PASSAGE CITÉ:
================================

Ascension pédestre de La Bonette : en état d'apesanteur

Week-end spécial hier : nous sommes en Ubaye. Spécial, parce que c'est toujours un moment particulier pour nous d'aller en Ubaye : j'ai tant de souvenirs ici, aussi bien sur le plan sportif que personnel. Et à chaque fois, nous regrettons de ne pas nous y rendre plus souvent... nous ne sommes pourtant qu'à 1 heure 30 de route.

Mes années cycliste
Entre la Bonette et moi, une longue histoire cycliste : je l'ai gravie 23 fois (c'est noté dans mes petits carnets!). La première en 1998 avec Yves -aujourd'hui décédé- alors que nous formions un couple pas ordinaire sillonnant les Alpes en tandem chargé de tente et bagages. 180 kilos à hisser sur des dizaines de cols, de grands voyages à l'étranger et notamment 2 traversées intégrales des Alpes : nord-sud par la route des Grandes Alpes, et ouest-est de la Suisse à la Méditerranée. Pour moi, à l'époque fumeuse et en surpoids, ces sorties de l'été constituaient un vrai défi physique... c'est peut être ce qui m'a forgé le mental. Cette première Bonette nous avait pris environ 6 heures, avec multiples arrêts (pour comparer : en vélo de course mon meilleur temps a été 2h15). Sur notre tandem, j'étais le pilote et pas peu fière!

================================

ENTRÉES RÉPERTORIÉES:
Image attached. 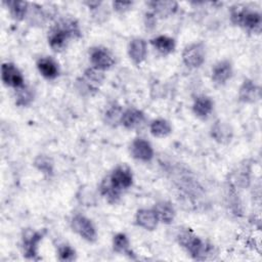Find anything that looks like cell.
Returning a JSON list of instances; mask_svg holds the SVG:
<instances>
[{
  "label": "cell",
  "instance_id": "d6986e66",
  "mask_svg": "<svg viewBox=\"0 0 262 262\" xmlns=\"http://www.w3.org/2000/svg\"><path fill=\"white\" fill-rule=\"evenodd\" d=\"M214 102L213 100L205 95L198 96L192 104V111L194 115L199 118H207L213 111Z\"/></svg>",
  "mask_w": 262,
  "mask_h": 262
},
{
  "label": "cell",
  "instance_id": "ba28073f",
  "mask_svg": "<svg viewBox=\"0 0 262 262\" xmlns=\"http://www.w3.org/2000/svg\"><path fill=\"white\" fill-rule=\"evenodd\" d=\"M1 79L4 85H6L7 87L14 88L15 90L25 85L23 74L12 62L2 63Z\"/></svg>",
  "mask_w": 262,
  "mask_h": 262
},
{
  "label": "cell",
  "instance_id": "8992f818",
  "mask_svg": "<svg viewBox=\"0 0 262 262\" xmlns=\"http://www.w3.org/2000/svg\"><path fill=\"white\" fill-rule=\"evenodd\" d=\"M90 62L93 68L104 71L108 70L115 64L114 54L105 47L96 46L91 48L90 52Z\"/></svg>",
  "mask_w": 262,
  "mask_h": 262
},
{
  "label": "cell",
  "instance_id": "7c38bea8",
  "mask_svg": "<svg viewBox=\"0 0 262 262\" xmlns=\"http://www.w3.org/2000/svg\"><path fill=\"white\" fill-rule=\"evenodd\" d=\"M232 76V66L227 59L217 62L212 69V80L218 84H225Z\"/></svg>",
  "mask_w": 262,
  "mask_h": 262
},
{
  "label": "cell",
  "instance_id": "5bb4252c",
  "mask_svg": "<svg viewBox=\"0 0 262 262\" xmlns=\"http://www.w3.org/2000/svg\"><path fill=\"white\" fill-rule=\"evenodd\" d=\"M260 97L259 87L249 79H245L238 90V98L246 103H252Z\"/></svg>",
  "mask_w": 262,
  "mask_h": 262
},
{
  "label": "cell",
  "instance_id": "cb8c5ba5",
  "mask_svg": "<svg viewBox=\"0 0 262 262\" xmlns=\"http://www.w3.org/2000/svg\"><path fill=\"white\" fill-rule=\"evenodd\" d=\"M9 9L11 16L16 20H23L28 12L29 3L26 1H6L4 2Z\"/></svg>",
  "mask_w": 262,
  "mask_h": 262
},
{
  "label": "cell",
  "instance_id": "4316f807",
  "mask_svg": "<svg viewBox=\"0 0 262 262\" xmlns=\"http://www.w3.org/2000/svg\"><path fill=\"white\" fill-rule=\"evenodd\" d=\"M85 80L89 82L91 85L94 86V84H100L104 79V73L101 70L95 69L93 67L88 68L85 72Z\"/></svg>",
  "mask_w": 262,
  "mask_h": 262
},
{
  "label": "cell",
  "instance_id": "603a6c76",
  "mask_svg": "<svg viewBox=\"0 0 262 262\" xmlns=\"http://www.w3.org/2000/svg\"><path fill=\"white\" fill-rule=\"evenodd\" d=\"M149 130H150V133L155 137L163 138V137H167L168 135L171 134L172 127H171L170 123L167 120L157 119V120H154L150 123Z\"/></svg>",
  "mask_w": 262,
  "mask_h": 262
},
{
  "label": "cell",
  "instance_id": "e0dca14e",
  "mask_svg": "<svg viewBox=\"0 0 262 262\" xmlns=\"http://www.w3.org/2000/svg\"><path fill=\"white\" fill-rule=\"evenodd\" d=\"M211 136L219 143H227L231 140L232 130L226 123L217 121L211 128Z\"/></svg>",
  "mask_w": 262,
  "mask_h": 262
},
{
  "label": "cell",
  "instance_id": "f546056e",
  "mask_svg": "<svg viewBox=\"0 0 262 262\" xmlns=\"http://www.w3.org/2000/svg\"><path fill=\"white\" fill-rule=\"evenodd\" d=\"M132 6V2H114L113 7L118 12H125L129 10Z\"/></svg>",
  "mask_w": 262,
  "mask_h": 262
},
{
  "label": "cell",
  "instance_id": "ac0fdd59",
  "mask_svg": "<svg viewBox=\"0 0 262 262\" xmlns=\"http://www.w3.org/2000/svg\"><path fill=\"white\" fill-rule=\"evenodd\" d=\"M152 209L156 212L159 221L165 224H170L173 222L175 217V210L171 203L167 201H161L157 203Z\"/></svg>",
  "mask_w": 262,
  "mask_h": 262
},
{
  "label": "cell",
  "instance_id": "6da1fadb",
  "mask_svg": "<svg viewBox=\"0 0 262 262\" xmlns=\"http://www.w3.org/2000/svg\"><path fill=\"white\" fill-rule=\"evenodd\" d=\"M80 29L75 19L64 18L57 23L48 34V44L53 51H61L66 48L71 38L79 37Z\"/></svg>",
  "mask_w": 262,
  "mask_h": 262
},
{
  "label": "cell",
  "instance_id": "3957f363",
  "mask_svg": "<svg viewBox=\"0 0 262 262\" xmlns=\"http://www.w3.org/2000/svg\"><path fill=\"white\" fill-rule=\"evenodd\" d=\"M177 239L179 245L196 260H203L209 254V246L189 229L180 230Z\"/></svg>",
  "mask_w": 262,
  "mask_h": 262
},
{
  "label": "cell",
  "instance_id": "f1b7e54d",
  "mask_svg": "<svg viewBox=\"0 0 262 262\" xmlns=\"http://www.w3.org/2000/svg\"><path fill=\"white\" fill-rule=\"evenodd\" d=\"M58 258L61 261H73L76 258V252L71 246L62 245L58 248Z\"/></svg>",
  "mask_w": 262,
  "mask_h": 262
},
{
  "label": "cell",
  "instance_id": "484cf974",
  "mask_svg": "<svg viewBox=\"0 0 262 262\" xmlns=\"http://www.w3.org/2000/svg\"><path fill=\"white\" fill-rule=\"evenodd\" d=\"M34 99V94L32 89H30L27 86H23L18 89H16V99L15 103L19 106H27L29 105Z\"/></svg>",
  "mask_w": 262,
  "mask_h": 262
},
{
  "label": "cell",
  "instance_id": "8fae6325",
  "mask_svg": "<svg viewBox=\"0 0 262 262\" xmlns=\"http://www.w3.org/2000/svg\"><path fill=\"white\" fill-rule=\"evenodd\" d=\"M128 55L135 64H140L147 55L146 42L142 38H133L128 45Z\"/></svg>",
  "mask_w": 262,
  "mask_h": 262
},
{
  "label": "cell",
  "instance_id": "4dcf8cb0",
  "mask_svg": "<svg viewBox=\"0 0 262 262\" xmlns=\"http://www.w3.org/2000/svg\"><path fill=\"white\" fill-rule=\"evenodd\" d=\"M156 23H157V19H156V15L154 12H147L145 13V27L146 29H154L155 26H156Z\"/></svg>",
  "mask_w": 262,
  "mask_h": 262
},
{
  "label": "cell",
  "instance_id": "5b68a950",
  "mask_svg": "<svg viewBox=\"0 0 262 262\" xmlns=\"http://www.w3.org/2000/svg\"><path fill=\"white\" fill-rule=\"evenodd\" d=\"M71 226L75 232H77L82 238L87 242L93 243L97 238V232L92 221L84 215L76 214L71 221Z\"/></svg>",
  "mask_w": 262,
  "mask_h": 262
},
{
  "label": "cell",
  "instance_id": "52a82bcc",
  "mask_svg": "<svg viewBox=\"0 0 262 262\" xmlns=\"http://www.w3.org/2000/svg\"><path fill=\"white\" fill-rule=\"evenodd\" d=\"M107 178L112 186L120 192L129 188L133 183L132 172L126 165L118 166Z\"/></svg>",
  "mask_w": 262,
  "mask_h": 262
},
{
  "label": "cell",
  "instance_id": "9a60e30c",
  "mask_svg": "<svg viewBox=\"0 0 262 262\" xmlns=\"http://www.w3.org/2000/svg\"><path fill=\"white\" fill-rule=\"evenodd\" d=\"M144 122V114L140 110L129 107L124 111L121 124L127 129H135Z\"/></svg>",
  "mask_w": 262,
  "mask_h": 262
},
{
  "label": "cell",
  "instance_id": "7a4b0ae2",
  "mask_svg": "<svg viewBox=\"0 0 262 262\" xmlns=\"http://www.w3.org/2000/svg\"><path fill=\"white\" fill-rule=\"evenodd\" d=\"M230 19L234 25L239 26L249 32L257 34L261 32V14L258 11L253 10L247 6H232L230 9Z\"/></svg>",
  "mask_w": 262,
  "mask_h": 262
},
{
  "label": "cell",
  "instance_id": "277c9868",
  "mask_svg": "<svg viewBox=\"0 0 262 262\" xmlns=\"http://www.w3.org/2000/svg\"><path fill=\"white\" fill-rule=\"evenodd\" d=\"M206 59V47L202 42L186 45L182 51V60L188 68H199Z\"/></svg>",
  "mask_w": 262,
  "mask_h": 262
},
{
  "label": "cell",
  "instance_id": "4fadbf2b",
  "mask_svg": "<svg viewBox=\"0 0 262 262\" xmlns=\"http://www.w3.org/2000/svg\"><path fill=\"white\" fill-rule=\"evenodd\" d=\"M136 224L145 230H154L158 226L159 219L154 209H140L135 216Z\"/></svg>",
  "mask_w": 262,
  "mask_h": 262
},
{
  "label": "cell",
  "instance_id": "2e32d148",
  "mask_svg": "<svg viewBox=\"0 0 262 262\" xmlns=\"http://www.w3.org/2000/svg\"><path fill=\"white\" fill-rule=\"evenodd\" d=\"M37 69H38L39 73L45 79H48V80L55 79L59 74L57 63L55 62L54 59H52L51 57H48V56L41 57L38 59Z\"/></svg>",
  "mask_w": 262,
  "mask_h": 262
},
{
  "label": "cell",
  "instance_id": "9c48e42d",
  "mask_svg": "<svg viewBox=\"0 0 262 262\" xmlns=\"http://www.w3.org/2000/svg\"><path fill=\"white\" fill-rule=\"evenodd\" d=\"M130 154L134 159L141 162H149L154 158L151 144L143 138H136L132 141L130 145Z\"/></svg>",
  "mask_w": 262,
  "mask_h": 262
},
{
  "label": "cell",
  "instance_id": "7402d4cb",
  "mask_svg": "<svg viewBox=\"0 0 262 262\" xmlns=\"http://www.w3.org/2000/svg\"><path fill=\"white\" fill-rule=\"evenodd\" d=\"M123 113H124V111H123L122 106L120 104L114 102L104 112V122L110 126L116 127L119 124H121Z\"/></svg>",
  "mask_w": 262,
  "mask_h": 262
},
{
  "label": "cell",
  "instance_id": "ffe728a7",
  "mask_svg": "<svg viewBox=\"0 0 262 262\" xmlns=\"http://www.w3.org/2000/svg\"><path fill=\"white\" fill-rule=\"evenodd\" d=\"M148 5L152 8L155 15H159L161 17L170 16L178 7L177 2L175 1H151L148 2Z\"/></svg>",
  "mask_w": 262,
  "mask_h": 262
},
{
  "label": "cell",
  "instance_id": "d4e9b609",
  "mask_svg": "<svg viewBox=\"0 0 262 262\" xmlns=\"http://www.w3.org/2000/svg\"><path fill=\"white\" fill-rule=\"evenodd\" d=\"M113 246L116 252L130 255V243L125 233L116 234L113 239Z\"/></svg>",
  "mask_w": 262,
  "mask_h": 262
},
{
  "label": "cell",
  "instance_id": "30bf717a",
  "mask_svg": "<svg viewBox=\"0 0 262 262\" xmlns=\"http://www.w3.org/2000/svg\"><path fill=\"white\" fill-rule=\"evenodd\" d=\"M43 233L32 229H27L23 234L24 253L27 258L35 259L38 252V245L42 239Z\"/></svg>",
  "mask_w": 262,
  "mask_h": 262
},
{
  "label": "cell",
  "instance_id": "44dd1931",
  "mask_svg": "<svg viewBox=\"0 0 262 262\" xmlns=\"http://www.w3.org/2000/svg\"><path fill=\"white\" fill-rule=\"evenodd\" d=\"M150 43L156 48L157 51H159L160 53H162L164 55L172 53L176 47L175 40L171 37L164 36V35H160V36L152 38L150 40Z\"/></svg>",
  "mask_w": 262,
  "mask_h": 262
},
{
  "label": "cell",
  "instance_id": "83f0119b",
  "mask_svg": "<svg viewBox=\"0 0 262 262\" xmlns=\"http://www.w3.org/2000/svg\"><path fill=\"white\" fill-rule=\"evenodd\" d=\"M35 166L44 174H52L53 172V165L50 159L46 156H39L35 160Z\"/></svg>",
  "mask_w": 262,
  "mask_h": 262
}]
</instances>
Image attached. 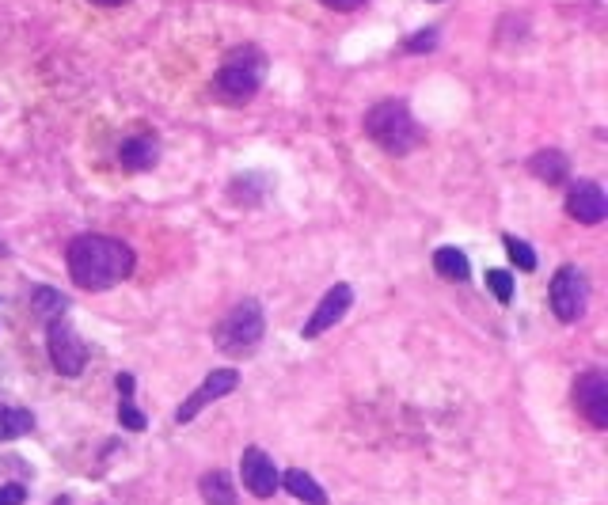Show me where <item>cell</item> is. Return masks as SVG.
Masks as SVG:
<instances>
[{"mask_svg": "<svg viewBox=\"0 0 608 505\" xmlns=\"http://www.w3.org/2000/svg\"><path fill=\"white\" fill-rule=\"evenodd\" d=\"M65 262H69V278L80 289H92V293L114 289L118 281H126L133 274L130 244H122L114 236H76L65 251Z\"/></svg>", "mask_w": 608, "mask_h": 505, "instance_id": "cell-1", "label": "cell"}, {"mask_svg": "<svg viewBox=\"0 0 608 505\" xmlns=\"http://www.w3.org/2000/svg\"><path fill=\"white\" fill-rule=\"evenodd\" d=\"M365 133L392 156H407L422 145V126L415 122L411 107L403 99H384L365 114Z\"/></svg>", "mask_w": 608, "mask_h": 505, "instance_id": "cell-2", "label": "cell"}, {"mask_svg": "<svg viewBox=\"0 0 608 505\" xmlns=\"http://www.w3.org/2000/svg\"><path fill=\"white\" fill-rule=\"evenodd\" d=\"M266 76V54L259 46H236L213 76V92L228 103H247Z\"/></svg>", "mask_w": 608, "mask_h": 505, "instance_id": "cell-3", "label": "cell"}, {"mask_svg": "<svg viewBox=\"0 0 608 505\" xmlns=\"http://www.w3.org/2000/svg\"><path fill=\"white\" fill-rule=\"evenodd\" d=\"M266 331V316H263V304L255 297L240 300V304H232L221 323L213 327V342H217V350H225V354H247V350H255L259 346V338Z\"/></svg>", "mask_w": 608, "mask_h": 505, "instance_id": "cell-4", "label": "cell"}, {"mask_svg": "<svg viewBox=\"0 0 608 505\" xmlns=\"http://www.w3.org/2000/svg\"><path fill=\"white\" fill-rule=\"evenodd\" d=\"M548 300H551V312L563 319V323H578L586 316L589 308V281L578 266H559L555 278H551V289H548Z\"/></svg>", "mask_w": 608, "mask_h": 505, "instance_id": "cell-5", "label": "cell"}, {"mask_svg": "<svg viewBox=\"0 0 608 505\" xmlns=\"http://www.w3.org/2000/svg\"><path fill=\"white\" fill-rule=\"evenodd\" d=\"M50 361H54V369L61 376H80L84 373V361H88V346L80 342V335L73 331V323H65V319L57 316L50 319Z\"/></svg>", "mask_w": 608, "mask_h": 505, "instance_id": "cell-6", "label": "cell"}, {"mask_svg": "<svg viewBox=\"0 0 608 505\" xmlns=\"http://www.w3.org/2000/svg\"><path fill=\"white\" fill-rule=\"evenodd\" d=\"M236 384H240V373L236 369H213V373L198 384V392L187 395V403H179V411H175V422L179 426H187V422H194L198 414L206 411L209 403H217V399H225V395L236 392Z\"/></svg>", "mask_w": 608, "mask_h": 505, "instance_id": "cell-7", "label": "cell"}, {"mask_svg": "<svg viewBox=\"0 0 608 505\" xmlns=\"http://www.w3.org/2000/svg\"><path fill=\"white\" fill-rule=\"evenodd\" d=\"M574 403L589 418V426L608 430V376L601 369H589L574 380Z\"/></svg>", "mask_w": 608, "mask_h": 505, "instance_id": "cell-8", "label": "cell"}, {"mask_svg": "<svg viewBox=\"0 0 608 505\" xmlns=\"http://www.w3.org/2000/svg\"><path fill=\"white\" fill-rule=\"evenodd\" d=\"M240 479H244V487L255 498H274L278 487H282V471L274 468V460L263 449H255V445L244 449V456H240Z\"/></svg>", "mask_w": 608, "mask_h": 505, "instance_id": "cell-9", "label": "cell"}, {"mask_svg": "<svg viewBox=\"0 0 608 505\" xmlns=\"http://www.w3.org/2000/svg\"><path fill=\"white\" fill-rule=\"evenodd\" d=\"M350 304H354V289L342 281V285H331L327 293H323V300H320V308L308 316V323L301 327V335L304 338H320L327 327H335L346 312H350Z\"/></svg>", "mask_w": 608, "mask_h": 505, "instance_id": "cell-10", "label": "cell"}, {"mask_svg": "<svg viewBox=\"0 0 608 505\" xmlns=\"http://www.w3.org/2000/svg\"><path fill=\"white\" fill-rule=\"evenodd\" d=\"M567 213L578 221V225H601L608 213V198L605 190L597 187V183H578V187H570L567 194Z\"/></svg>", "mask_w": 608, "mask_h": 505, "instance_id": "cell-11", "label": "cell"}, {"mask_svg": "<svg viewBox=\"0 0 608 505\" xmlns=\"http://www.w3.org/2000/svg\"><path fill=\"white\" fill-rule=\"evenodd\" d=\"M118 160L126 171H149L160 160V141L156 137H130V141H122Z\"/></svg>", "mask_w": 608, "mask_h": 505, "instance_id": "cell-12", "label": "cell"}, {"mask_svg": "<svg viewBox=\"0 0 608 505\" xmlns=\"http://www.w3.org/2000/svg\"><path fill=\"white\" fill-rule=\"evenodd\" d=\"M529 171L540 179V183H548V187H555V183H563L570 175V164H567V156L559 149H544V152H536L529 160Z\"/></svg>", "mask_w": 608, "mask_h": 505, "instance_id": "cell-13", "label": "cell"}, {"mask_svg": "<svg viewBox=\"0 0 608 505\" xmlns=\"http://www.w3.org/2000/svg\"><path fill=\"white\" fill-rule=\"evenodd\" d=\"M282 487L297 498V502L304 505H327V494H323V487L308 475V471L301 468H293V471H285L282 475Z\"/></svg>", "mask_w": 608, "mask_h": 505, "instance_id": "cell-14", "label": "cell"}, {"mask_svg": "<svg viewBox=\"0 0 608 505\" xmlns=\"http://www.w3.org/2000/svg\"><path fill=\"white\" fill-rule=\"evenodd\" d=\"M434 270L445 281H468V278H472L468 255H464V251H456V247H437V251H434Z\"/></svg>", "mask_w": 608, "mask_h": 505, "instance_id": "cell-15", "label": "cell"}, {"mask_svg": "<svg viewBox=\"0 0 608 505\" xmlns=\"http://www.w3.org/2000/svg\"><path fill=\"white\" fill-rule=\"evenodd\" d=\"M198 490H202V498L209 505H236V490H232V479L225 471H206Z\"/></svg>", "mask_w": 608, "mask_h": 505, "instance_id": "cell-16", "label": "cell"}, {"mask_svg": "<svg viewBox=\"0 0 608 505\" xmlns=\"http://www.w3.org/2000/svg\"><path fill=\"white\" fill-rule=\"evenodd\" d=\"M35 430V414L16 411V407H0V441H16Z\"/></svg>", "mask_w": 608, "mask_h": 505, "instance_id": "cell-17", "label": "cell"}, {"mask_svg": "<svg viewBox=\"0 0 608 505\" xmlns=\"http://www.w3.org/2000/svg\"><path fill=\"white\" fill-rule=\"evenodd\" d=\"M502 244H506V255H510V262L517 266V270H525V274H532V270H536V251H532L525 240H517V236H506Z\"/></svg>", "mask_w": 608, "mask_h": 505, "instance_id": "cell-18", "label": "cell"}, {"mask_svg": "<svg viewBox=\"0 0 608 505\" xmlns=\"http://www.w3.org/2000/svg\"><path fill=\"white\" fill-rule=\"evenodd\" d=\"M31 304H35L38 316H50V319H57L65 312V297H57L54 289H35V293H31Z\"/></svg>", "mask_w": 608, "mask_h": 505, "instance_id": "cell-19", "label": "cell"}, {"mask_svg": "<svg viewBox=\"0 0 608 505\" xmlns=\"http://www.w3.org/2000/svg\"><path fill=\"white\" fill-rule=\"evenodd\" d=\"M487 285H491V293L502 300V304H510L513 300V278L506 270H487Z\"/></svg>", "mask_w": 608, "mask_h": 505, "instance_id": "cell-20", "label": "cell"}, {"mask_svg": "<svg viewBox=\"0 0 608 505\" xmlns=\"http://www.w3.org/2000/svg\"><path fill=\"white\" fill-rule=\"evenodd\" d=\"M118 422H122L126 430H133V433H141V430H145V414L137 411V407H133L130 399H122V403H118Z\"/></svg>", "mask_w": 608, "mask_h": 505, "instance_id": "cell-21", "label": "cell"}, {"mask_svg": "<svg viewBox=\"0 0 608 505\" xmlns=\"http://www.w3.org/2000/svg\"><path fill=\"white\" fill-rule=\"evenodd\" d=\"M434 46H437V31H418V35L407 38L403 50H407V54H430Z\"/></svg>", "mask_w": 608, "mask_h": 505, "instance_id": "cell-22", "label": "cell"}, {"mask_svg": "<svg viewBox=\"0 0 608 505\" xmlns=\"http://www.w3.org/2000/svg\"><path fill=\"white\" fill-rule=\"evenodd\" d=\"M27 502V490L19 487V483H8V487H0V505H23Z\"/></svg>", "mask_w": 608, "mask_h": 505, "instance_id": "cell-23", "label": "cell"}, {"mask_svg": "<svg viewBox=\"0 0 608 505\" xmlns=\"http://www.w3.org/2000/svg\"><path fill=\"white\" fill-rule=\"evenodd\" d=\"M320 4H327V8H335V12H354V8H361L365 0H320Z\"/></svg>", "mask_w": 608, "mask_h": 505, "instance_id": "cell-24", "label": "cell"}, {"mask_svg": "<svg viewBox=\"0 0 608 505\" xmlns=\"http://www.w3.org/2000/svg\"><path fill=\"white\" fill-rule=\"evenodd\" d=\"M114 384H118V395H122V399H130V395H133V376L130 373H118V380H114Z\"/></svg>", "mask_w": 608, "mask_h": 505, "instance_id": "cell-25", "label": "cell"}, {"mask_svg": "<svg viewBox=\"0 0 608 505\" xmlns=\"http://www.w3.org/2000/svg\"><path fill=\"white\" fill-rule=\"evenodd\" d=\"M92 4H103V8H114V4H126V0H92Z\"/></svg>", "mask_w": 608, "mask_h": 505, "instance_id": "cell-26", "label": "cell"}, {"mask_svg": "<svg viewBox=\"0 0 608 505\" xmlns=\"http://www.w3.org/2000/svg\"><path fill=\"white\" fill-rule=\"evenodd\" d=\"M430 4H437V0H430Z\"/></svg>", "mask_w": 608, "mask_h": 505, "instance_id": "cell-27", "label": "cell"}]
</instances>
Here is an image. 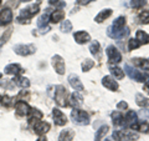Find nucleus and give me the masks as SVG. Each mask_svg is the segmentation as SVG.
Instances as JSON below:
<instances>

================================

PROBLÈMES À RÉSOUDRE:
• 1. Reproduisez le passage du récit sur La Bonette compris entre "Mes années cycliste" et "pas peu fière!", ces deux bornes incluses.
• 2. Selon le récit sur La Bonette, quel est le meilleur temps réalisé en vélo de course pour cette ascension ?

ENSEMBLE DES RÉPONSES:
• 1.
Mes années cycliste
Entre la Bonette et moi, une longue histoire cycliste : je l'ai gravie 23 fois (c'est noté dans mes petits carnets!). La première en 1998 avec Yves -aujourd'hui décédé- alors que nous formions un couple pas ordinaire sillonnant les Alpes en tandem chargé de tente et bagages. 180 kilos à hisser sur des dizaines de cols, de grands voyages à l'étranger et notamment 2 traversées intégrales des Alpes : nord-sud par la route des Grandes Alpes, et ouest-est de la Suisse à la Méditerranée. Pour moi, à l'époque fumeuse et en surpoids, ces sorties de l'été constituaient un vrai défi physique... c'est peut être ce qui m'a forgé le mental. Cette première Bonette nous avait pris environ 6 heures, avec multiples arrêts (pour comparer : en vélo de course mon meilleur temps a été 2h15). Sur notre tandem, j'étais le pilote et pas peu fière!

• 2. 2h15.